▶ **Stated goal**
Repeat the blog post below about ARP's Odyssey advertisement in full, word for word.

If you haven't seen the trend yet in these blog posts as of late, ARP has also been approaching full-on Halloween-ess in their ads. 

And so here we have ARP going full-on jack-o-lantern in this new Odyssey advertisement. It makes sense that this ad first appeared in the August 1978 issue of CK and then continued to run monthly through September and into spooky October as well.

I really like that the designer of the ad took the next logical next step and incorporated the new synthesizer panel colour scheme ARP first introduced on their gear last March into the actual ad itself.

And speaking of spooky, doesn't Tom Coster look just a little bit spooky in that black and white ad photo. I'm not saying I don't like that image. Its actually quite awesome because if you look closely, I'm pretty sure that's a maple leaf on Tom Coster's shirt. Go Canada!

In fact, it kinda looks like an NHL Maple Leafs jersey, no? But, if Google images is any indication, it doesn't really look like a 1978-style jersey. Not really a hockey fan anyways. But still get a kick out of the idea.

I checked his Wikipedia page and did a few quick Google searches to see if I could confirm he is/was a hockey fan, but nothing came up. But Wikipedia does tell me he was born in the hockey-town of Detroit (although raised in San Francisco).

Like the ad in Monday's ARP post, this ad has a lot of text running across the page. But this time at least a large portion of it is quotes from Tom - makes the ad more personal. And, this time the ad copy isn't running all over the imagery. Let's face it, that last ARP Omni-2 ad was a bit of a dog's breakfast.

For comparison, I've put them side by side above.

We still have a lot happening in this new Odyssey ad, but just that little bit of extra white space (er.... black space) makes it a much more visually balanced ad. The eye has places to focus on. Even the ad-title at the bottom of the page that is in such close proximity to the ad-copy looks good. And those oange accents on the name of the synth and the ARP logo also give this ad a nice kick.

▶ **Items**

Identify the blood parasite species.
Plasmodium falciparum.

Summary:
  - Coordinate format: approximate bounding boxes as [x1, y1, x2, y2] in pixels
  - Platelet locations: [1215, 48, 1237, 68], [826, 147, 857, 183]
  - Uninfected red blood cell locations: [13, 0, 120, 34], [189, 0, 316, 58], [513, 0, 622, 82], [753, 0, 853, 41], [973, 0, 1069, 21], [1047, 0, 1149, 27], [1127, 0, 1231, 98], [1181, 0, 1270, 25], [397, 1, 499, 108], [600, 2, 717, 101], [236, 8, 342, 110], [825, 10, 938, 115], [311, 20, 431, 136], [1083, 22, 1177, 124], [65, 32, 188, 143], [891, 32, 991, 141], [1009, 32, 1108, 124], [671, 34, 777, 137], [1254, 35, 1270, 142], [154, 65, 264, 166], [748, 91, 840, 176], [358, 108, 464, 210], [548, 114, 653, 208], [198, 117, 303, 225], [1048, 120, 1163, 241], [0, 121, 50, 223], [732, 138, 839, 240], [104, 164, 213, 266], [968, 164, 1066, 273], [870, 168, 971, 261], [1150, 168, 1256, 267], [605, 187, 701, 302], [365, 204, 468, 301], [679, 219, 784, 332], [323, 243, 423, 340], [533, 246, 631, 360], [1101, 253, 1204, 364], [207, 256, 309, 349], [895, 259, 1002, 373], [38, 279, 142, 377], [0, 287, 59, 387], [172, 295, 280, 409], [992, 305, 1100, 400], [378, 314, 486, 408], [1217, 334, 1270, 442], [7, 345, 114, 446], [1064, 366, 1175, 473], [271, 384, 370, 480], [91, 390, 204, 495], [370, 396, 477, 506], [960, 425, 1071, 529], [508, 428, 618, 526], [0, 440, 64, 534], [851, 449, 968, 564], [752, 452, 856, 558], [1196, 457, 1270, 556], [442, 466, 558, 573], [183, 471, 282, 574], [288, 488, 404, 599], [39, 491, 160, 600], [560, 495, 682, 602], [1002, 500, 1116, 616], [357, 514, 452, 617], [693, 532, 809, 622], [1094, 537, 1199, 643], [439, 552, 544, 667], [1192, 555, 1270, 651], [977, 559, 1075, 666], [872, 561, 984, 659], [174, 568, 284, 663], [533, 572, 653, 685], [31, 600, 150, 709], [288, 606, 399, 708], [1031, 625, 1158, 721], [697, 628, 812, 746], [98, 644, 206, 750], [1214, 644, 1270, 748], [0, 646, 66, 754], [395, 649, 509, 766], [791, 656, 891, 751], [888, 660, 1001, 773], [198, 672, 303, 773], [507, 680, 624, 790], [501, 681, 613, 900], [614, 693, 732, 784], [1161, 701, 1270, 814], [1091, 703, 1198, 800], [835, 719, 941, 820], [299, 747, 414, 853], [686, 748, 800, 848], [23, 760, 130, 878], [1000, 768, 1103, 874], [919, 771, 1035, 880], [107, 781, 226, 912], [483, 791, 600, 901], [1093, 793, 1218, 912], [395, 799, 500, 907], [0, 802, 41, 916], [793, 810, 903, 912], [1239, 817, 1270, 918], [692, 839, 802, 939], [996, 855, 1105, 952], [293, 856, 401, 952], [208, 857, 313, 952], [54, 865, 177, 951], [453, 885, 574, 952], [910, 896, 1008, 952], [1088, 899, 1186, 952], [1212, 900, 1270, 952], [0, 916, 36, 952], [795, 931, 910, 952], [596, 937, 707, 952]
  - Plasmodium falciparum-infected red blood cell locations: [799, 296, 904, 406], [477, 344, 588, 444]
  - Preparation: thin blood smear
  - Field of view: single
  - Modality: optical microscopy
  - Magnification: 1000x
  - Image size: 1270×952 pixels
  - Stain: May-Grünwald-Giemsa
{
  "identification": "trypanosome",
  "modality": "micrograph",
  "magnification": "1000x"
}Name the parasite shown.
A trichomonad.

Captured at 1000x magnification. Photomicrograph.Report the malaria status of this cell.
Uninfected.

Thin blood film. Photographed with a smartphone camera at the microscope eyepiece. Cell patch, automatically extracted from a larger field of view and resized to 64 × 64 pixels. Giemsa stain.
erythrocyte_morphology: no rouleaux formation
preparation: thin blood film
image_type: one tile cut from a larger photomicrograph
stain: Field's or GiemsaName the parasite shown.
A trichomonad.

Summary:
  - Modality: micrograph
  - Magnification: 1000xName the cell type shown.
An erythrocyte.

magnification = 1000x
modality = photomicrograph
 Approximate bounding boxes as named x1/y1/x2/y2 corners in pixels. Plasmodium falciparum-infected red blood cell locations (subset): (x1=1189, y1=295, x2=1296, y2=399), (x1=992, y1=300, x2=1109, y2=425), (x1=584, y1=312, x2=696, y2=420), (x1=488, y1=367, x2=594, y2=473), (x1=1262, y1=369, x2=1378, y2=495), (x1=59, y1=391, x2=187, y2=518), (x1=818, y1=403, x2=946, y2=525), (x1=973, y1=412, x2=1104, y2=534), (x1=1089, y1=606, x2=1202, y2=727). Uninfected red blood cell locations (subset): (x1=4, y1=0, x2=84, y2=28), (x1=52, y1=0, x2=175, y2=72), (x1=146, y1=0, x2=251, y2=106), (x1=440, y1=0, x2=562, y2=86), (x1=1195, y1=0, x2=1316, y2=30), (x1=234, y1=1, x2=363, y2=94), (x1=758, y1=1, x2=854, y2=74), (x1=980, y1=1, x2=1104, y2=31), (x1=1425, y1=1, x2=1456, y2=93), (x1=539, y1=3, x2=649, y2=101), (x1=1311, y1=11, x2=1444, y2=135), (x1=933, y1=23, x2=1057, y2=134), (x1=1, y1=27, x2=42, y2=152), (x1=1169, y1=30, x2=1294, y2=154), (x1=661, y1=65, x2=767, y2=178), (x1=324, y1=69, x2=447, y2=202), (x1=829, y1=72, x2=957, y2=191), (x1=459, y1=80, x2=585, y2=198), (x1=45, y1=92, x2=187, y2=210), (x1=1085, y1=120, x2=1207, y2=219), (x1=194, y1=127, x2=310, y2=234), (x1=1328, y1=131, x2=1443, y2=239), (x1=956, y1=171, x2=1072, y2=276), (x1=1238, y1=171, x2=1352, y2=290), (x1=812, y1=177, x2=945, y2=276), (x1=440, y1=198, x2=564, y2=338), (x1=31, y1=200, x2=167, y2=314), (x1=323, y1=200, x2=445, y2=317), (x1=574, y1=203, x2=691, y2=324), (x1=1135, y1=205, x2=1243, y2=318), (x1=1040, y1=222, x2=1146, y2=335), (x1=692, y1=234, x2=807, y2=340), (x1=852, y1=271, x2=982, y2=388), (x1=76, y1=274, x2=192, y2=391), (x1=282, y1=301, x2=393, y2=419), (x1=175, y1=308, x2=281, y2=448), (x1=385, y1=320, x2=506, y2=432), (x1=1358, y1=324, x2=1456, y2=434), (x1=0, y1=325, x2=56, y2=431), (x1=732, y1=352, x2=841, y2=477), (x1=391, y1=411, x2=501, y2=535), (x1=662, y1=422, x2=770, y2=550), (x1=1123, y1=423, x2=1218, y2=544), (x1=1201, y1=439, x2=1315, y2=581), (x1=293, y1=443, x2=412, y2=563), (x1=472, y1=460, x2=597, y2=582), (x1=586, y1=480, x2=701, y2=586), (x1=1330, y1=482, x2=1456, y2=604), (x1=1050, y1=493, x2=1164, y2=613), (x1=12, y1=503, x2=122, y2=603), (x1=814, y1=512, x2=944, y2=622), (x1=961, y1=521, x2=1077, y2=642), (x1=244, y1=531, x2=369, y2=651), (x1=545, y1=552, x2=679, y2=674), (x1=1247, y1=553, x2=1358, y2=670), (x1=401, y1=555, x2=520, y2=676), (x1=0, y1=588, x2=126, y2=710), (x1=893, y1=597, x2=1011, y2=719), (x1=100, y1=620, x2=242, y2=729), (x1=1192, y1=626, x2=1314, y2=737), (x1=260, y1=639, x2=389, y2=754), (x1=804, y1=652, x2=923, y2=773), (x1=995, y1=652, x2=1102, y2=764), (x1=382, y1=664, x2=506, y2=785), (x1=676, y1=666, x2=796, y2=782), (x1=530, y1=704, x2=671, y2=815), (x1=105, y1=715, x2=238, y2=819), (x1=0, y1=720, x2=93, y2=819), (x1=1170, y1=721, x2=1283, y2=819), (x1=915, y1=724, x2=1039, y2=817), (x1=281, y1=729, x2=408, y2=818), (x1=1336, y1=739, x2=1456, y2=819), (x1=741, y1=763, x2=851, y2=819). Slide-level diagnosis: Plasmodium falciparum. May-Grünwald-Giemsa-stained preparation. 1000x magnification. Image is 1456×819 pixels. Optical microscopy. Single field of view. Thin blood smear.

▶ **Finished answer**
If you haven't seen the trend yet in these blog posts as of late, ARP has also been approaching full-on Halloween-ess in their ads. 

And so here we have ARP going full-on jack-o-lantern in this new Odyssey advertisement. It makes sense that this ad first appeared in the August 1978 issue of CK and then continued to run monthly through September and into spooky October as well.

I really like that the designer of the ad took the next logical next step and incorporated the new synthesizer panel colour scheme ARP first introduced on their gear last March into the actual ad itself.

And speaking of spooky, doesn't Tom Coster look just a little bit spooky in that black and white ad photo. I'm not saying I don't like that image. Its actually quite awesome because if you look closely, I'm pretty sure that's a maple leaf on Tom Coster's shirt. Go Canada!

In fact, it kinda looks like an NHL Maple Leafs jersey, no? But, if Google images is any indication, it doesn't really look like a 1978-style jersey. Not really a hockey fan anyways. But still get a kick out of the idea.

I checked his Wikipedia page and did a few quick Google searches to see if I could confirm he is/was a hockey fan, but nothing came up. But Wikipedia does tell me he was born in the hockey-town of Detroit (although raised in San Francisco).

Like the ad in Monday's ARP post, this ad has a lot of text running across the page. But this time at least a large portion of it is quotes from Tom - makes the ad more personal. And, this time the ad copy isn't running all over the imagery. Let's face it, that last ARP Omni-2 ad was a bit of a dog's breakfast.

For comparison, I've put them side by side above.

We still have a lot happening in this new Odyssey ad, but just that little bit of extra white space (er.... black space) makes it a much more visually balanced ad. The eye has places to focus on. Even the ad-title at the bottom of the page that is in such close proximity to the ad-copy looks good. And those oange accents on the name of the synth and the ARP logo also give this ad a nice kick.